**DOCUMENT EXTRACT**.
A system change is required to reduce climate change. We must move away from unbridled consumption and towards a society in harmony with nature. Here, the government can learn from the indigenous movement, says the debater Carmen Blanco Valer.
For several decades now, our planet has been suffering from extreme shifts in weather conditions, with an increasing number of climate disasters as a result. Among those whose lives are severely affected by climate change are many of the 370 million people that the UN recognizes as indigenous peoples. That is, populations with strong ties to specific territories where they lived long before the current nation states were formed.
In these territories, indigenous peoples have developed specific forms of life that include sustainable production methods such as organic farming methods, care of tropical forests and wetlands, game management and more. These lifestyles have in turn resulted in holistic perspectives on nature as an all-encompassing Mother Earth where everything is in a mutual relationship with each other and which must be respected.
Colonial invasions have displaced indigenous peoples
Over the centuries, colonial invasions have displaced indigenous peoples to increasingly limited territories in hard-to-cultivate land and fragile ecosystems. In recent decades, environmentally harmful activities such as mining, oil and gas exploitation, fracking and large-scale industrial agriculture have also encroached on their land.
Today's increasing extreme climate change threatens to exterminate certain peoples either through natural disasters or by forcing them to flee their territories as their traditional way of life is put out of play. Then they risk being transformed into national minorities. At the 2007 Bali Climate Summit (COP13), the UN Panel on Climate Change (IPCC) stated that indigenous peoples in the Andes, tropical rainforests, savannas and areas around the North and South Poles will be particularly hard hit by climate change because they live in climate-vulnerable ecosystems.
Not helpless victims
But indigenous peoples are not helpless victims. Since the end of the 1980s, they have fought to become active political actors, not least in climate contexts. There, the international recognition of the UN Convention ILO 169 has been important. This is a binding legal instrument that gives indigenous peoples collective legal protection and status within a nation state, but which Sweden has delayed signing since the beginning of 1990.

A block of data
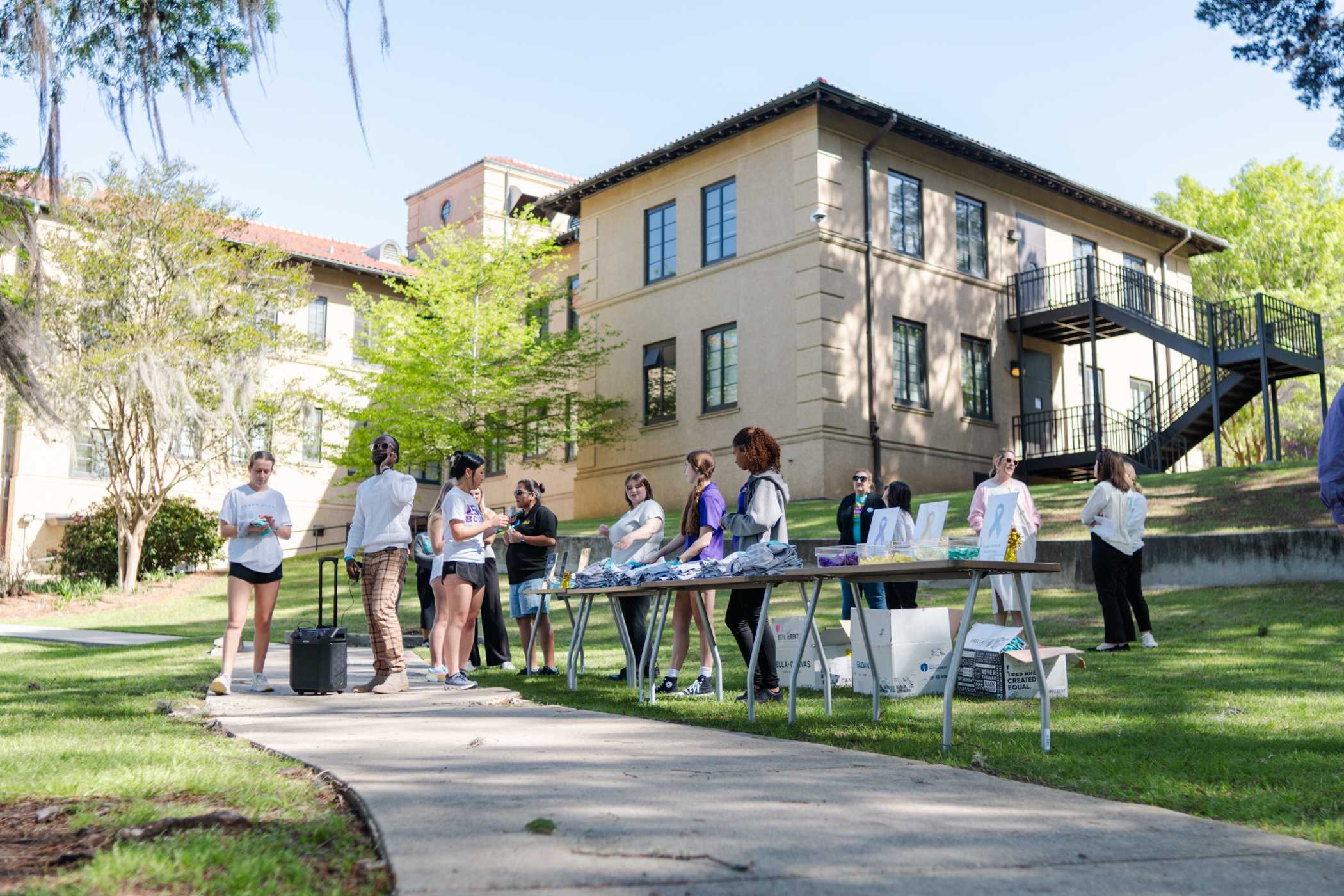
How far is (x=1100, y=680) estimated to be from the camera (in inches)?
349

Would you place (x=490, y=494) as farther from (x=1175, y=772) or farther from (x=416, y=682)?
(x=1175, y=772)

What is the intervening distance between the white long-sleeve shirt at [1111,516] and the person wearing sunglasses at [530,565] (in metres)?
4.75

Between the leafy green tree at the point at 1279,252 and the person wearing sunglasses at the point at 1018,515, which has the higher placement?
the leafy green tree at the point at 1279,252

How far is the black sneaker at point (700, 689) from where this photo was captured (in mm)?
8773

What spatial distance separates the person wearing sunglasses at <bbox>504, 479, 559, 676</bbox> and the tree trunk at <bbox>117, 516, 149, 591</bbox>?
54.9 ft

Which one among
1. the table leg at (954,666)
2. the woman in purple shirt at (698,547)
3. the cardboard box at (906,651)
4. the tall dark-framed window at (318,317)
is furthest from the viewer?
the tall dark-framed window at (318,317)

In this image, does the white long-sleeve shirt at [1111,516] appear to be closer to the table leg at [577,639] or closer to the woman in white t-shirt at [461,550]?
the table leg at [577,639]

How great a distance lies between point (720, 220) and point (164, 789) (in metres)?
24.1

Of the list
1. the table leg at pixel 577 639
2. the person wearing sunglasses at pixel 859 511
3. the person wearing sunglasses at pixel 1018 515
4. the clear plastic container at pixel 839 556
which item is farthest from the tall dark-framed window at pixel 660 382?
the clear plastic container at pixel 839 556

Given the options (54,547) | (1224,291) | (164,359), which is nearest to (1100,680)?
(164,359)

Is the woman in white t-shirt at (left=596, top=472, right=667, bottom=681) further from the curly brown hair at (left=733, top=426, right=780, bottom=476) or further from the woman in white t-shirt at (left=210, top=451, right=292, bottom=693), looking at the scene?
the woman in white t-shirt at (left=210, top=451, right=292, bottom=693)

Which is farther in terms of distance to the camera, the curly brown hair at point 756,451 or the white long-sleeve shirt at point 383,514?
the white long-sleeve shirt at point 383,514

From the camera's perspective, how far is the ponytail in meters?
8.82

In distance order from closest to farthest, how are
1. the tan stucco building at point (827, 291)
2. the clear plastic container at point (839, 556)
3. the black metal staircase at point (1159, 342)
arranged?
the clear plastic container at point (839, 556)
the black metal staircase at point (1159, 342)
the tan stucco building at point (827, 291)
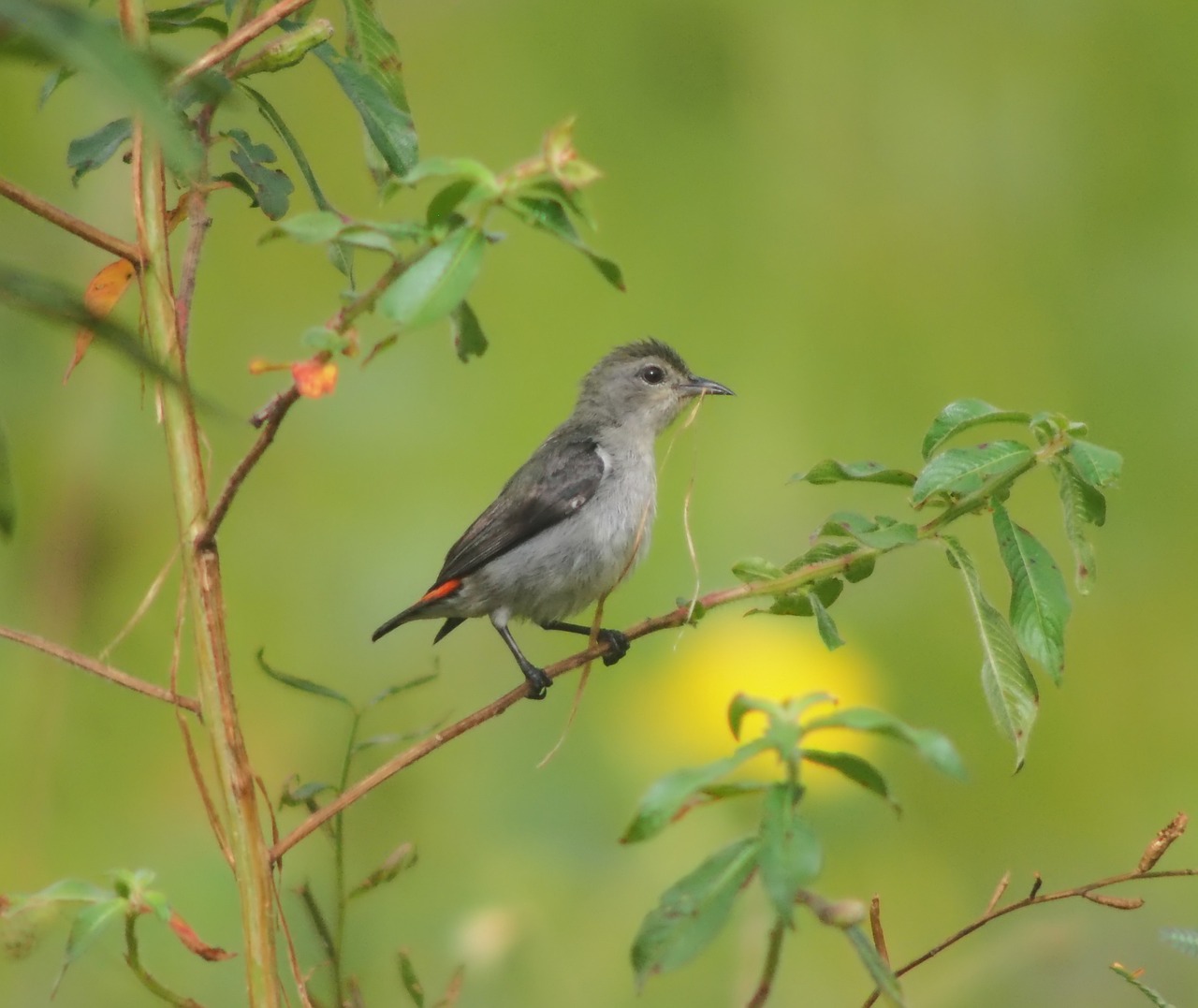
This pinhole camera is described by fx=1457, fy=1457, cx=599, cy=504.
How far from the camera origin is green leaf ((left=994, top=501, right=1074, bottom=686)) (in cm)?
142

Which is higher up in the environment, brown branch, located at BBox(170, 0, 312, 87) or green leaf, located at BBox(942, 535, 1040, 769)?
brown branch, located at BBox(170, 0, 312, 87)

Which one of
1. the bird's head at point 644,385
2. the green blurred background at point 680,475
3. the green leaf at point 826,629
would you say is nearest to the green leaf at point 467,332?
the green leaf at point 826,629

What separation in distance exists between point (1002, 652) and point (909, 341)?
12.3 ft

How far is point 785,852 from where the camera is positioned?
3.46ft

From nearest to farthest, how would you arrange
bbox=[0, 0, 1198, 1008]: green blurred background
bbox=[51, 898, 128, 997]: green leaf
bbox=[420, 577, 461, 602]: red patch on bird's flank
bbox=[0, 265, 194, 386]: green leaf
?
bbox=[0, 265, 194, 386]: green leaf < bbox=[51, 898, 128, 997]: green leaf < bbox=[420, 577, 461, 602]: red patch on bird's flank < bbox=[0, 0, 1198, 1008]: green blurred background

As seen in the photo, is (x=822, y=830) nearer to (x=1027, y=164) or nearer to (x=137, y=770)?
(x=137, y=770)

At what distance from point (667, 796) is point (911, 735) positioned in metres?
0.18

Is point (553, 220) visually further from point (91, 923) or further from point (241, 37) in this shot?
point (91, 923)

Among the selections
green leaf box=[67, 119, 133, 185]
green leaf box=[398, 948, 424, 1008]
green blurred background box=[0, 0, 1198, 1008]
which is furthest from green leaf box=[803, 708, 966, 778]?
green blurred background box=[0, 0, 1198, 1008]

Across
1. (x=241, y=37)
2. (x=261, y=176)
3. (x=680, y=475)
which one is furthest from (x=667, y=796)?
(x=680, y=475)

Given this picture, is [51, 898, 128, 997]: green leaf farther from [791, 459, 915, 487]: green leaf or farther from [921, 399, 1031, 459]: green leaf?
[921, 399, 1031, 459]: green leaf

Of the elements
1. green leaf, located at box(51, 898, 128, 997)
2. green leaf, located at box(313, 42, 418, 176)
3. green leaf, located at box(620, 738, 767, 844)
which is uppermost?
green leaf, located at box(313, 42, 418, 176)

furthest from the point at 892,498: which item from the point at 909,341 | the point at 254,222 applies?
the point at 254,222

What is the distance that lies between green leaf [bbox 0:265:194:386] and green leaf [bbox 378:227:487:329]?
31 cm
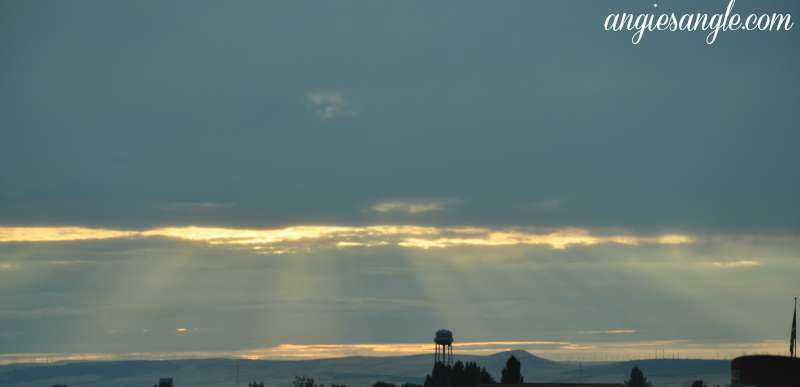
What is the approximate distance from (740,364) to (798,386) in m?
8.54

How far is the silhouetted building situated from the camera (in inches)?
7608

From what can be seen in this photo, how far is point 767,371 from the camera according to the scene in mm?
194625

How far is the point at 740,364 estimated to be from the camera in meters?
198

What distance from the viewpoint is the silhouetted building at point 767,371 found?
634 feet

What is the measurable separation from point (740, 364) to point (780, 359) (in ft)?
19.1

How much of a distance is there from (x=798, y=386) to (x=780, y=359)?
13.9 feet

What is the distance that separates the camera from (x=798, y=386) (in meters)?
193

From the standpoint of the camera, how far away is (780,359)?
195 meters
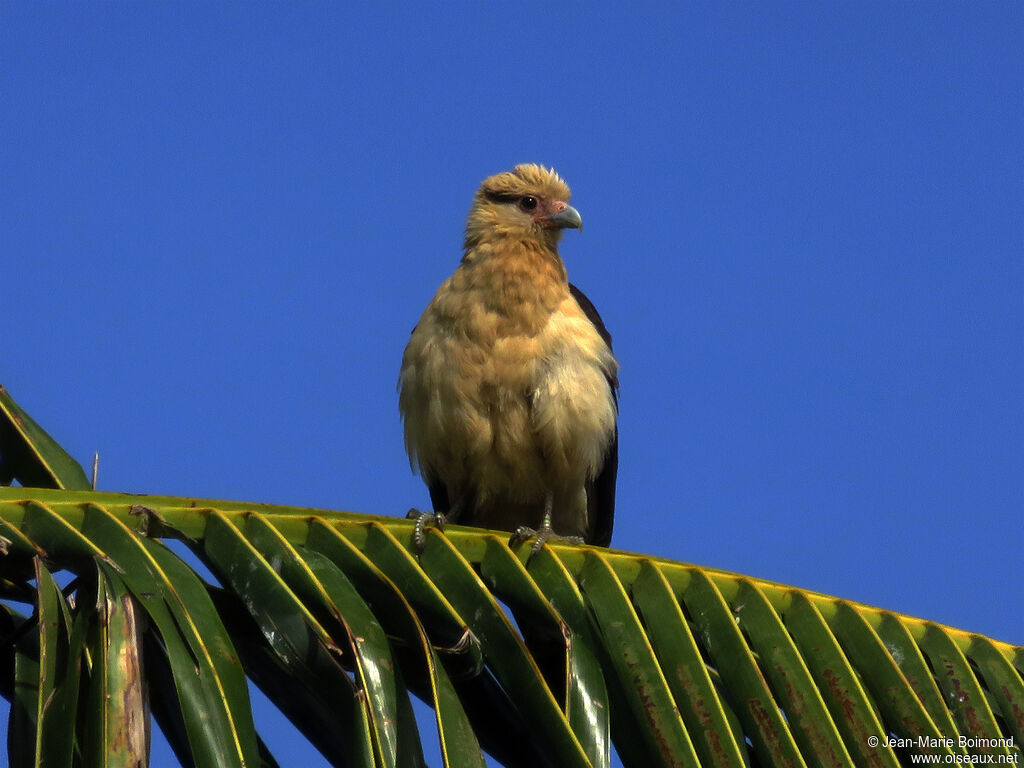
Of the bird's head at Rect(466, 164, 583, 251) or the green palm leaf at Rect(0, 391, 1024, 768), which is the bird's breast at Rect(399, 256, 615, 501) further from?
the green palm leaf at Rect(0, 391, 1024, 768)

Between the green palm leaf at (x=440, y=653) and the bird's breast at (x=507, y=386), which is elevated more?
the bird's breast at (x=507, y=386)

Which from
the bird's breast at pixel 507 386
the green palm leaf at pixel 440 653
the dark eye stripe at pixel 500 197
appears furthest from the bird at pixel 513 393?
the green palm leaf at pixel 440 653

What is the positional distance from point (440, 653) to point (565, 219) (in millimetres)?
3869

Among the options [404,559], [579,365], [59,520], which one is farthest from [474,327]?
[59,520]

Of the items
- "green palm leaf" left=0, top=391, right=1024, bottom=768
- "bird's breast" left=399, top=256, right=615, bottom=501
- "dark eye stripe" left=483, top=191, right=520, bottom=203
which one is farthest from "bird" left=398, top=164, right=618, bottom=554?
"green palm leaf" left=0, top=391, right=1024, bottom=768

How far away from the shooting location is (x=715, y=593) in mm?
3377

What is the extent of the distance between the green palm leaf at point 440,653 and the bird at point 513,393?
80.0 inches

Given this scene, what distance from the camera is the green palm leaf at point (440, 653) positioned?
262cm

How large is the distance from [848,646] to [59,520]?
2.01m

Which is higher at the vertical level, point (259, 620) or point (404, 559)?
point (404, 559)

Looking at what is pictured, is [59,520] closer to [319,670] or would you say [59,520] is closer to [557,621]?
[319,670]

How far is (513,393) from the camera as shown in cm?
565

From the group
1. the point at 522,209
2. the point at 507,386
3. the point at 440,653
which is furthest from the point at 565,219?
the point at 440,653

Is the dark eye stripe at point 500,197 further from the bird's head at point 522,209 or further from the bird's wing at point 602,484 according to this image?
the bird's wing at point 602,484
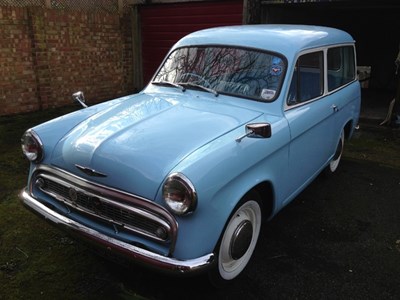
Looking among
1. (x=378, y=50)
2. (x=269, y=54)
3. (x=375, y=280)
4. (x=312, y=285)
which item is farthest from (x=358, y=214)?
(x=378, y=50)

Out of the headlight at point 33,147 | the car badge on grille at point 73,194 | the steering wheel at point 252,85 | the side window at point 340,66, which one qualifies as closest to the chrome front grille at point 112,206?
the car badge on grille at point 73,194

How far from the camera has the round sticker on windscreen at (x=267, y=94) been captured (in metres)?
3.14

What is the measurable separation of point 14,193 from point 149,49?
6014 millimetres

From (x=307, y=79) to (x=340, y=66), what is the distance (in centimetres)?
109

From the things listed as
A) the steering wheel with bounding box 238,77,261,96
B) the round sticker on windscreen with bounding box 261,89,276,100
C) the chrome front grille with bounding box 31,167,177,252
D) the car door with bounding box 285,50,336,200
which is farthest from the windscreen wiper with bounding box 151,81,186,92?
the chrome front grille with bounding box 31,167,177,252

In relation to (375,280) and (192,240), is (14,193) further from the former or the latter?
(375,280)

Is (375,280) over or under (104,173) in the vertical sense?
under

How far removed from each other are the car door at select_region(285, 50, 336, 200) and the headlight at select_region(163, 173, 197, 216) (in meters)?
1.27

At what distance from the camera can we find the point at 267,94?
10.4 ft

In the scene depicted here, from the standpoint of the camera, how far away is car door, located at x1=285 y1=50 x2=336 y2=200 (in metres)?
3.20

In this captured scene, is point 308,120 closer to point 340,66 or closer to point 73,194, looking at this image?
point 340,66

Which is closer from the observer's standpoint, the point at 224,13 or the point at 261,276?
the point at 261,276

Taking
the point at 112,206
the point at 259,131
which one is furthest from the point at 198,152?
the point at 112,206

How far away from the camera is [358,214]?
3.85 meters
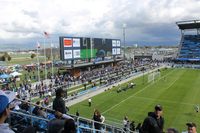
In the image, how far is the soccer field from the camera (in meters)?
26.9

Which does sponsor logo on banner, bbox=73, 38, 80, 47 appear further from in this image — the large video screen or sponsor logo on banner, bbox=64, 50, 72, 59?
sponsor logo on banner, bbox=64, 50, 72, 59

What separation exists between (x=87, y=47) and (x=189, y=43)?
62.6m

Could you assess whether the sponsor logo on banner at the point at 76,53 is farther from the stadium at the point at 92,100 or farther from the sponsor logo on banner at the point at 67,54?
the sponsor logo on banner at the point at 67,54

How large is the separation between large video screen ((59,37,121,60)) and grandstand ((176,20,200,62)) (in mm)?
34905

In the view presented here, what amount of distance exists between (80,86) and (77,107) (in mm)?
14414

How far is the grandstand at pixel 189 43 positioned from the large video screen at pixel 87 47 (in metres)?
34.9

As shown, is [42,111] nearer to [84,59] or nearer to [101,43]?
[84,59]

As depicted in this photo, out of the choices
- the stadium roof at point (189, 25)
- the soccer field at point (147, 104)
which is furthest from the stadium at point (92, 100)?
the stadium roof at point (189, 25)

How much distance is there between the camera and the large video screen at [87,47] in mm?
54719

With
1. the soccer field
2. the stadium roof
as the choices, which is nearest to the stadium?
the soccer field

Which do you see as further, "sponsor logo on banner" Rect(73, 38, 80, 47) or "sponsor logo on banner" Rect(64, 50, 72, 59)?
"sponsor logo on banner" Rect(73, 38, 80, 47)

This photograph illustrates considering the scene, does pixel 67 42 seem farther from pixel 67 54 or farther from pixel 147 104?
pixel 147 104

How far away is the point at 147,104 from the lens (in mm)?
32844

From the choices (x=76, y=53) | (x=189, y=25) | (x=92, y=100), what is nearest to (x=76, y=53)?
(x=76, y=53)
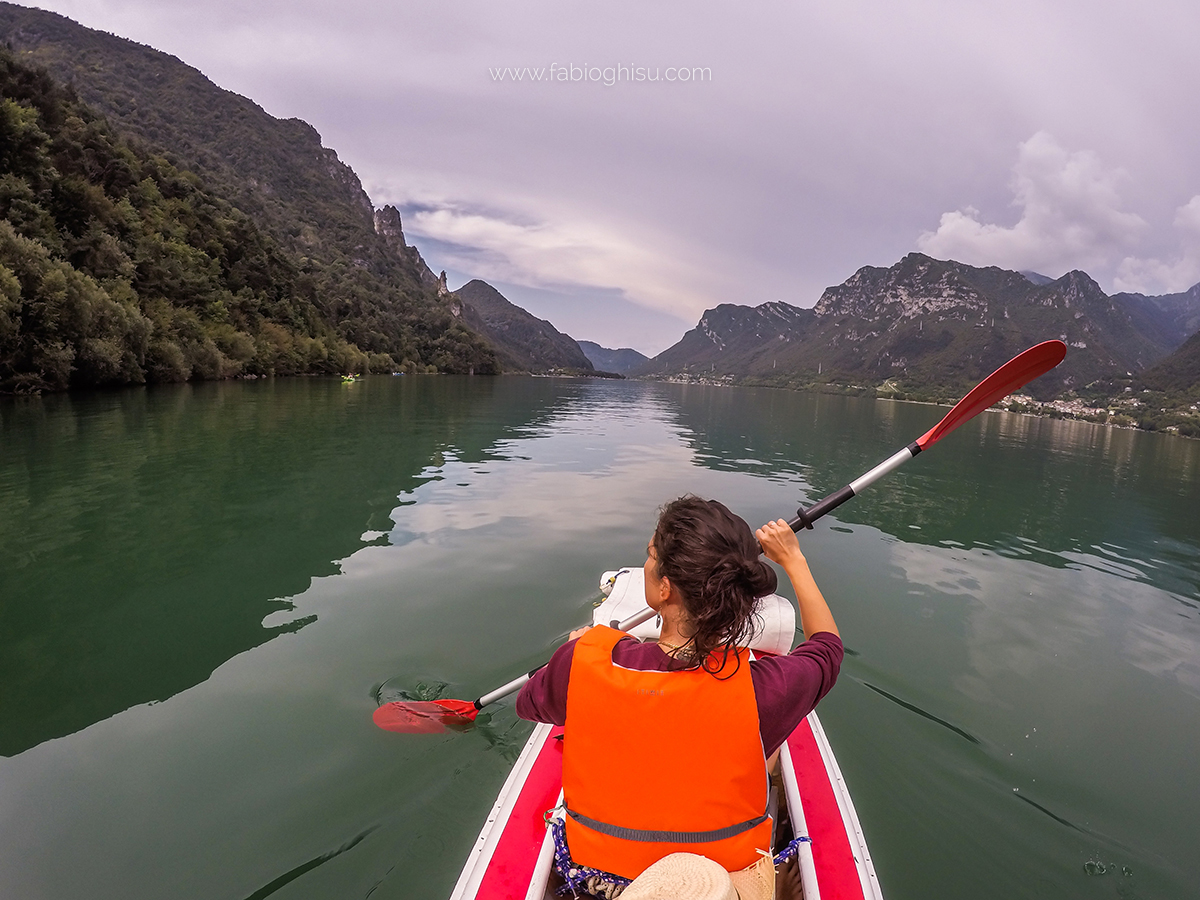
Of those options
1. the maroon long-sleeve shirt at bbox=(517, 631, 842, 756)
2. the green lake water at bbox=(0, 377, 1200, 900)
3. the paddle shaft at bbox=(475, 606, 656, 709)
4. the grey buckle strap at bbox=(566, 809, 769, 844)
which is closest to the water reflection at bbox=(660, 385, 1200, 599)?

**WRITTEN EXERCISE 1**.
Name every environmentally harmful activity that the article on climate change and indigenous peoples says has encroached on indigenous land in recent decades.
**WRITTEN EXERCISE 2**.
How many lines of the listing contain the word "black"? Reply with the number only.

**RESPONSE 1**.
- Mining
- Oil and gas exploitation
- Fracking
- Large-scale industrial agriculture

**RESPONSE 2**.
3